Farmers and ranchers in the plains states tend to view prairie dogs as pests to be permanently evicted from the human's landholding by whatever means necessary. Consequently, the prairie dogs' days are numbered unless attitudes change.

Truth is prairie dogs are essential to the health of a grassland ecosystem. Their underground homes contribute to the vitality of the soil and plant cover as well as provide shelter for a whole host of other prairie creatures like burrowing owls and the endangered black-footed ferrets. Prairie dogs also feed, quite literally, a whole host of prairie predators from the aforementioned ferrets to eagles and other birds of prey.

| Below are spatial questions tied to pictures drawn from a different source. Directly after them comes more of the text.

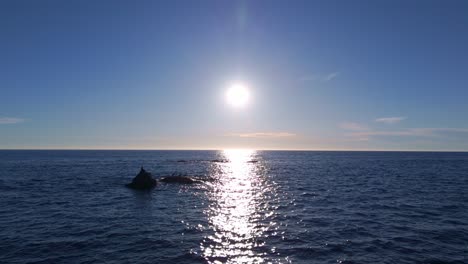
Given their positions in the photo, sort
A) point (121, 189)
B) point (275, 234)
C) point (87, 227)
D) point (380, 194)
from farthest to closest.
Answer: point (121, 189)
point (380, 194)
point (87, 227)
point (275, 234)

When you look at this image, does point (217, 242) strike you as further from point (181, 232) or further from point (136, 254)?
point (136, 254)

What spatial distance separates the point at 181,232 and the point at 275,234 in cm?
791

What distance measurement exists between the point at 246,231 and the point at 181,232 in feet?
18.2

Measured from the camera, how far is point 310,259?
19.6 m

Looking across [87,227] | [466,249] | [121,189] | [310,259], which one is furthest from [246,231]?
[121,189]

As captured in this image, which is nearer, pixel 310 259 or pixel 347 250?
pixel 310 259

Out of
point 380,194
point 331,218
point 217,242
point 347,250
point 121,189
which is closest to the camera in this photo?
point 347,250

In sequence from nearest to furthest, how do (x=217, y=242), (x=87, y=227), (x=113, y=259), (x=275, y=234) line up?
(x=113, y=259), (x=217, y=242), (x=275, y=234), (x=87, y=227)

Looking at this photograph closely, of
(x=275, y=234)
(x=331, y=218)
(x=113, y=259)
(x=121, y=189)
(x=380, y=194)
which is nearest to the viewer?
(x=113, y=259)

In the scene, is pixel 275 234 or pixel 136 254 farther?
pixel 275 234

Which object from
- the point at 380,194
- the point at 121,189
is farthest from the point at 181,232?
the point at 380,194

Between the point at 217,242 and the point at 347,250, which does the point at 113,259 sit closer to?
the point at 217,242

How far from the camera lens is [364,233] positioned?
2525 centimetres

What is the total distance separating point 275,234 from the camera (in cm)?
2511
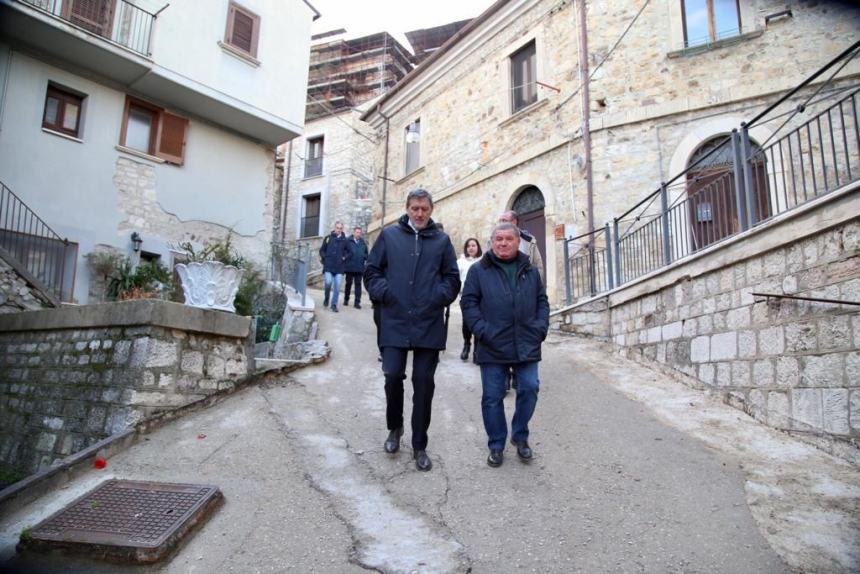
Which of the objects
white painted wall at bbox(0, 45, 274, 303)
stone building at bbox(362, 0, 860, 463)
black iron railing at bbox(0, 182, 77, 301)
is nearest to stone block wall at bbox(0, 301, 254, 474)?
black iron railing at bbox(0, 182, 77, 301)

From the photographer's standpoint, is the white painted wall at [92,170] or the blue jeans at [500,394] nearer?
the blue jeans at [500,394]

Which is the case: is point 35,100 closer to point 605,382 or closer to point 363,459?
point 363,459

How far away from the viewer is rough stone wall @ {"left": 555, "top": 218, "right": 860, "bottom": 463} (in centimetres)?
382

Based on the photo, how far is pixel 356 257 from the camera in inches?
420

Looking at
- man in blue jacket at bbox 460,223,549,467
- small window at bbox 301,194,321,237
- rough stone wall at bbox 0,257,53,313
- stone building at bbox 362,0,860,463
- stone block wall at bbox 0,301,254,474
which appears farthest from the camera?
small window at bbox 301,194,321,237

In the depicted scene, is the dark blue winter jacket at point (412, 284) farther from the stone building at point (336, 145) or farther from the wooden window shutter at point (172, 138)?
the stone building at point (336, 145)

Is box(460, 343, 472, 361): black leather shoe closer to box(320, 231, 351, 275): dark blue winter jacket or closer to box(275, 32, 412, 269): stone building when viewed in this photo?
box(320, 231, 351, 275): dark blue winter jacket

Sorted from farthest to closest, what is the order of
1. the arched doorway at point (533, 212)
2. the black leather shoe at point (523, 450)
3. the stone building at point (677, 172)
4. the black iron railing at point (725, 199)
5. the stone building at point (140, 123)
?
1. the arched doorway at point (533, 212)
2. the stone building at point (140, 123)
3. the black iron railing at point (725, 199)
4. the stone building at point (677, 172)
5. the black leather shoe at point (523, 450)

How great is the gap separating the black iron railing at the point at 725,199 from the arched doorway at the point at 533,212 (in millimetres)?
1119

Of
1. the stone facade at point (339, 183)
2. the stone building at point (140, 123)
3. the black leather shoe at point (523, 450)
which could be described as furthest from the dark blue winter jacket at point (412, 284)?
the stone facade at point (339, 183)

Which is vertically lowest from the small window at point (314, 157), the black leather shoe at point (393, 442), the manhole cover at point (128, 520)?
the manhole cover at point (128, 520)

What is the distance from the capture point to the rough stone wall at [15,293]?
7.67 m

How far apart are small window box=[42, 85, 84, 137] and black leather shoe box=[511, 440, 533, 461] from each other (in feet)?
33.5

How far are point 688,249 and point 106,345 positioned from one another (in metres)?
6.44
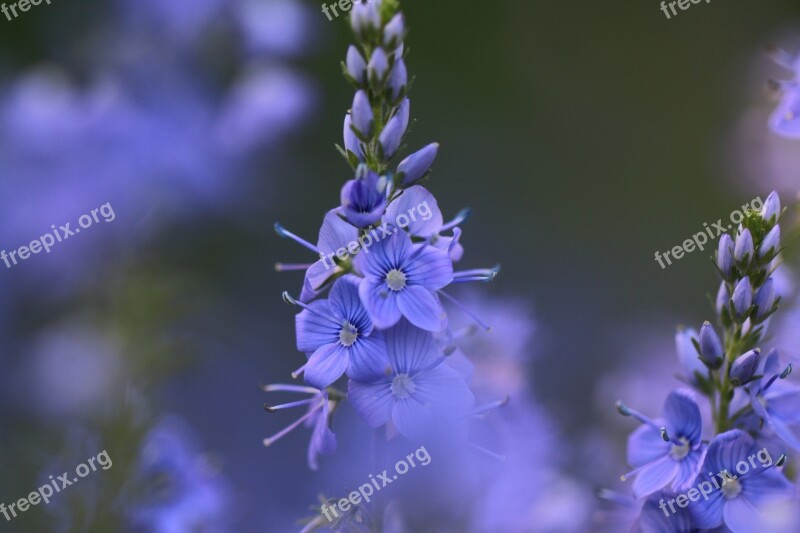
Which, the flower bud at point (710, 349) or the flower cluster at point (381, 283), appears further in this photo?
the flower bud at point (710, 349)

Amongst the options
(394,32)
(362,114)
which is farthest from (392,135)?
(394,32)

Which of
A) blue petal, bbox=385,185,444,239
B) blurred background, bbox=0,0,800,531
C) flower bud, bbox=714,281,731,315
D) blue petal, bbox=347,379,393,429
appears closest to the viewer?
blue petal, bbox=347,379,393,429

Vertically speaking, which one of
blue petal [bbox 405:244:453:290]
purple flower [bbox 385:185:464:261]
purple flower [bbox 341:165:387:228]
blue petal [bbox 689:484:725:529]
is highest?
purple flower [bbox 341:165:387:228]

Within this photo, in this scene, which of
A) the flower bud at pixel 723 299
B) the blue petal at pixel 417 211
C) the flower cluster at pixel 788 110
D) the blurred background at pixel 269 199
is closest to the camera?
the blue petal at pixel 417 211

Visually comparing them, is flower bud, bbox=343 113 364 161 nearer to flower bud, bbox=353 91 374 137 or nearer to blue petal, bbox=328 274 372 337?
flower bud, bbox=353 91 374 137

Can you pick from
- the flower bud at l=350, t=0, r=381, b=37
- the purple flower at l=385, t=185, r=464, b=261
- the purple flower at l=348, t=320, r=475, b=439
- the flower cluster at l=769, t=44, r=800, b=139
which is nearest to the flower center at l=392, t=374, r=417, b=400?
the purple flower at l=348, t=320, r=475, b=439

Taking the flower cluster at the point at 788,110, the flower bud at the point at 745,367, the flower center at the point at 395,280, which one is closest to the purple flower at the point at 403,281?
the flower center at the point at 395,280

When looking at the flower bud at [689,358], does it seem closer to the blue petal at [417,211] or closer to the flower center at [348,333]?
the blue petal at [417,211]
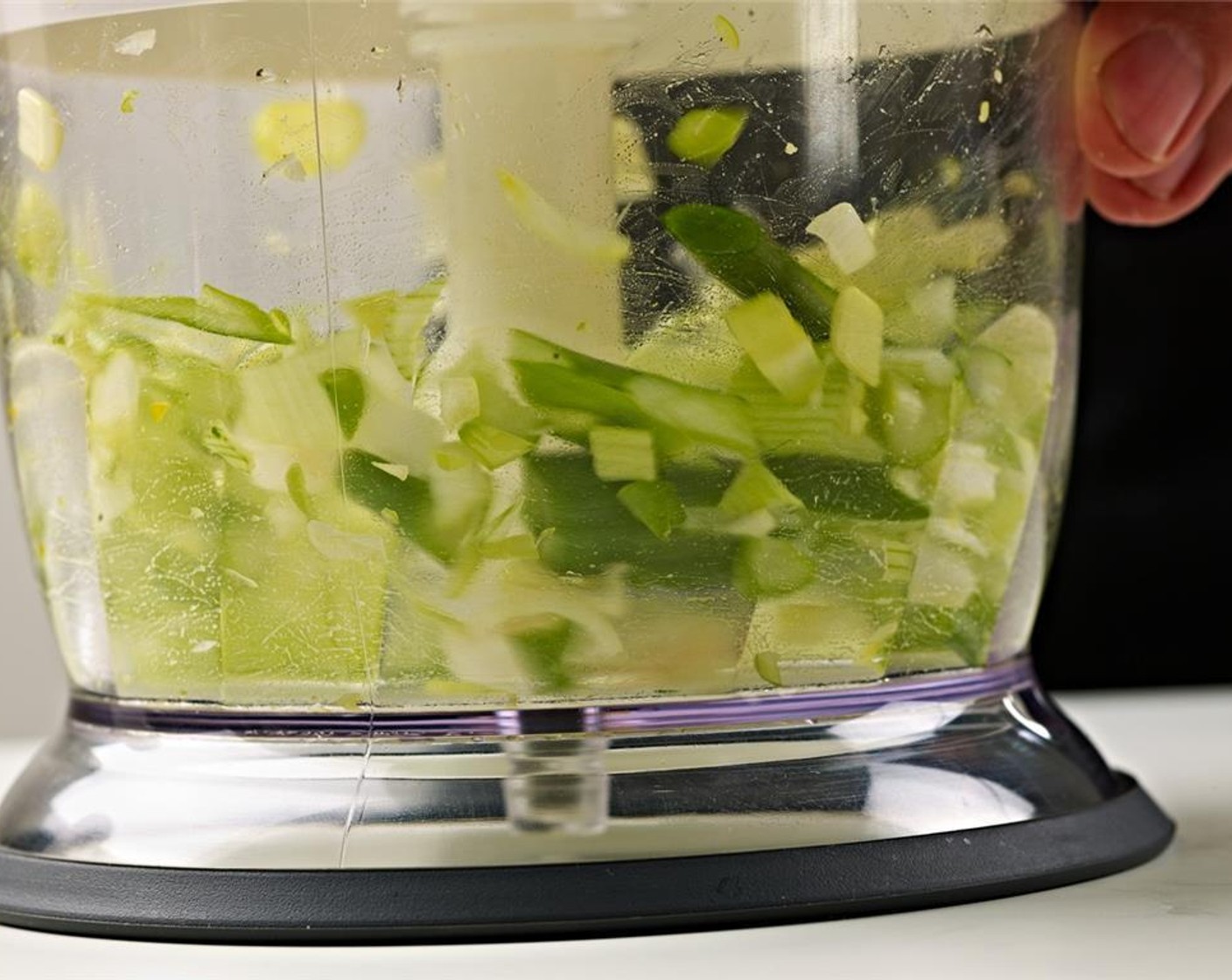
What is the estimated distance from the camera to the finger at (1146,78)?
17.1 inches

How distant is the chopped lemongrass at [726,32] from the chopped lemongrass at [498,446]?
77mm

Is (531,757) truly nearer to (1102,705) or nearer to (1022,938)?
(1022,938)

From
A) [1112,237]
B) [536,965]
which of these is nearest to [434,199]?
[536,965]

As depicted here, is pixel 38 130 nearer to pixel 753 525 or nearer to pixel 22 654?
pixel 753 525

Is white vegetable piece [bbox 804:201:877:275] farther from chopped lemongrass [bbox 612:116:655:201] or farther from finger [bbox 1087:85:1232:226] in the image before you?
finger [bbox 1087:85:1232:226]

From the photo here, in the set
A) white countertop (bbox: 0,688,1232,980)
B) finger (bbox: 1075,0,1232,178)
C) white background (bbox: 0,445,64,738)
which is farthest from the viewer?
white background (bbox: 0,445,64,738)

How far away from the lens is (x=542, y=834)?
0.33 meters

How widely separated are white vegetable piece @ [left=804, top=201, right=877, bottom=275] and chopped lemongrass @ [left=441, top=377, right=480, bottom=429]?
67 mm

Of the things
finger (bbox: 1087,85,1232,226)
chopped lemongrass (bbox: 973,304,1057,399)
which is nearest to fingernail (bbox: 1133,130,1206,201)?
finger (bbox: 1087,85,1232,226)

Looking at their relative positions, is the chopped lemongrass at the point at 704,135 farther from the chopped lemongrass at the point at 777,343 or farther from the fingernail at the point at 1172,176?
the fingernail at the point at 1172,176

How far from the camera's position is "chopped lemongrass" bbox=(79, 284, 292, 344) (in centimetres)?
34

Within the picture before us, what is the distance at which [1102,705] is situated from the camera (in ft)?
2.26

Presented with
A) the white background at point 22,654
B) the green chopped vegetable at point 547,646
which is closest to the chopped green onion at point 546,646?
the green chopped vegetable at point 547,646

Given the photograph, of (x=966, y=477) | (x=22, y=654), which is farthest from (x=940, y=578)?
(x=22, y=654)
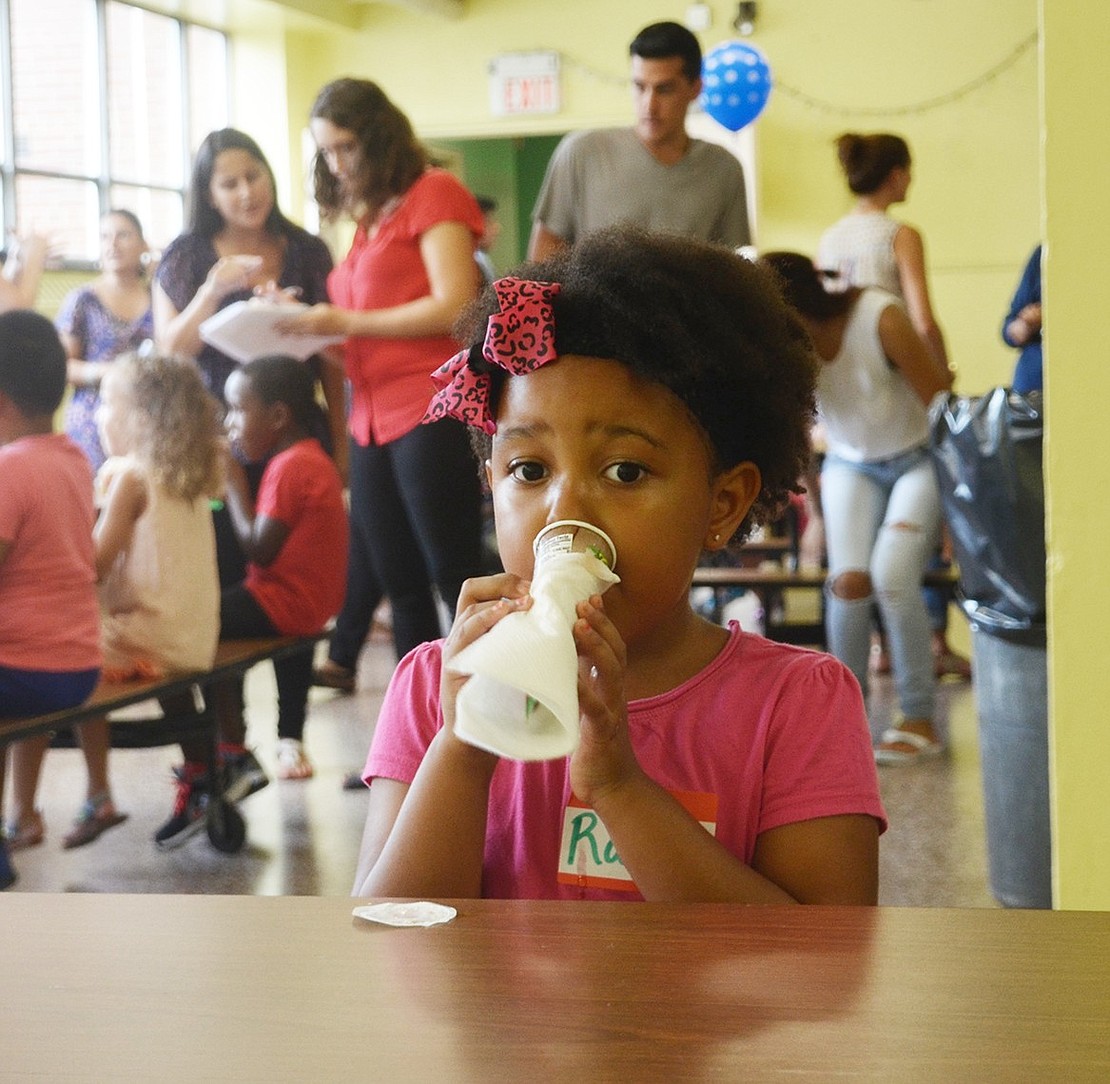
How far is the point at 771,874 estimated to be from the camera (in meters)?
1.10

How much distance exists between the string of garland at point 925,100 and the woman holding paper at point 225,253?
5792 mm

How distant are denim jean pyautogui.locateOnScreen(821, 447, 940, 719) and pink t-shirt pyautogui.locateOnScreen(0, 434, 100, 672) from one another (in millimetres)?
2026

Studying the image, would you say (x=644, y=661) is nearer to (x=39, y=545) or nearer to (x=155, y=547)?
(x=39, y=545)

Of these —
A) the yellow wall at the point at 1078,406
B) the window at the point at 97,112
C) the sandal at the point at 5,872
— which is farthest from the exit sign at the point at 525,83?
the yellow wall at the point at 1078,406

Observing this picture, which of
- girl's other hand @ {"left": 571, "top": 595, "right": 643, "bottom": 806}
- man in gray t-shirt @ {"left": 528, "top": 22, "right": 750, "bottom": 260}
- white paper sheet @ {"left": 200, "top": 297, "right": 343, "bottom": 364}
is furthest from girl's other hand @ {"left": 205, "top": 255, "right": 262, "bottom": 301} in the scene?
girl's other hand @ {"left": 571, "top": 595, "right": 643, "bottom": 806}

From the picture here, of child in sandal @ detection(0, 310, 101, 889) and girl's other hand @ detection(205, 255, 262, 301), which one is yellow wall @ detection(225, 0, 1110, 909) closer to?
girl's other hand @ detection(205, 255, 262, 301)

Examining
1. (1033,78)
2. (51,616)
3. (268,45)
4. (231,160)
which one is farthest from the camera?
(268,45)

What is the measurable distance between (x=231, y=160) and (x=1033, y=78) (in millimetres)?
6534

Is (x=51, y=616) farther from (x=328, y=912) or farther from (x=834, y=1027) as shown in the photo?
(x=834, y=1027)

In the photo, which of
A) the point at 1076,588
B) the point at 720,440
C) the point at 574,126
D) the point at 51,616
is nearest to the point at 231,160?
the point at 51,616

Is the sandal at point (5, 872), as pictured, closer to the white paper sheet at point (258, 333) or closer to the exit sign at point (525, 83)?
the white paper sheet at point (258, 333)

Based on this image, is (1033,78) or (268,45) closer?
(1033,78)

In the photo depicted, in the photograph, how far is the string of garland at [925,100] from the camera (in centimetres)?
905

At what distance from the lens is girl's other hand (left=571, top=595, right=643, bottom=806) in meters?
0.91
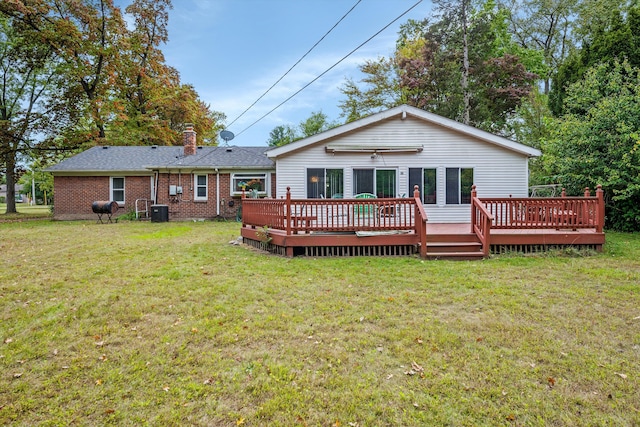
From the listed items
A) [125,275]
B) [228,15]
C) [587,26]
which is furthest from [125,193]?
[587,26]

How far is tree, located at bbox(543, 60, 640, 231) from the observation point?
981 centimetres

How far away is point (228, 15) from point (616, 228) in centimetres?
1849

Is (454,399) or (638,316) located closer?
(454,399)

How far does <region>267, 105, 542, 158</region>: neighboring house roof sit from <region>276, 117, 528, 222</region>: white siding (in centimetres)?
18

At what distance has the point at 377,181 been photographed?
11.6 metres

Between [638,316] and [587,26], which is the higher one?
[587,26]

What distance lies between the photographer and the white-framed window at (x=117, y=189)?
57.1 ft

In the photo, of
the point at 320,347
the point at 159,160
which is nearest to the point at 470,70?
the point at 159,160

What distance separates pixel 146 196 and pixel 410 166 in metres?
13.5

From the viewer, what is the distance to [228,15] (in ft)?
54.9

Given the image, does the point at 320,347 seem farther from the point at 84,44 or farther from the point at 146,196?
the point at 84,44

Besides all that, the little critters are just flat fun to watch!

Tuesday, January 20, 2009

They say change is coming

They say change is coming. Down at the nature center, the Japanese honeysuckle continues to invade the 12-acre woods, and cattails are threatening to fill the north pond. They say change is coming, and spooky old Annie has begun--again--to speak pointedly about time to clean up the hummer feeders and boil up some sugar water. Why it seems I am the only one qualified to do these chores the tail end of every winter escapes me, but there it is.

Change is in the wind, but what we really need here on the Rolling Plains is a slow, soaking rain. Not much, I suspect, a new fledgling President can do about that.

In a few short hours Barack Obama will place his hand on the late President Abraham Lincoln's Bible to become the 44th President of the United States. In so doing the United States of America takes one step closer to the realization of the magnificent dream expressed by the late Dr. Martin Luther King, Jr. God speed and good luck, Mr. Obama. You are going to need both.

With a little luck perhaps I can manage to be looking busy somewhere near a radio when our new President gives his inaugural address. No, he was not my first choice. But when it came down to the count, Barack Obama was the best choice.

After the speech, well...there's nothing for it but to pull on the waders and head down to the pond. Those cattails surely will not muck out themselves.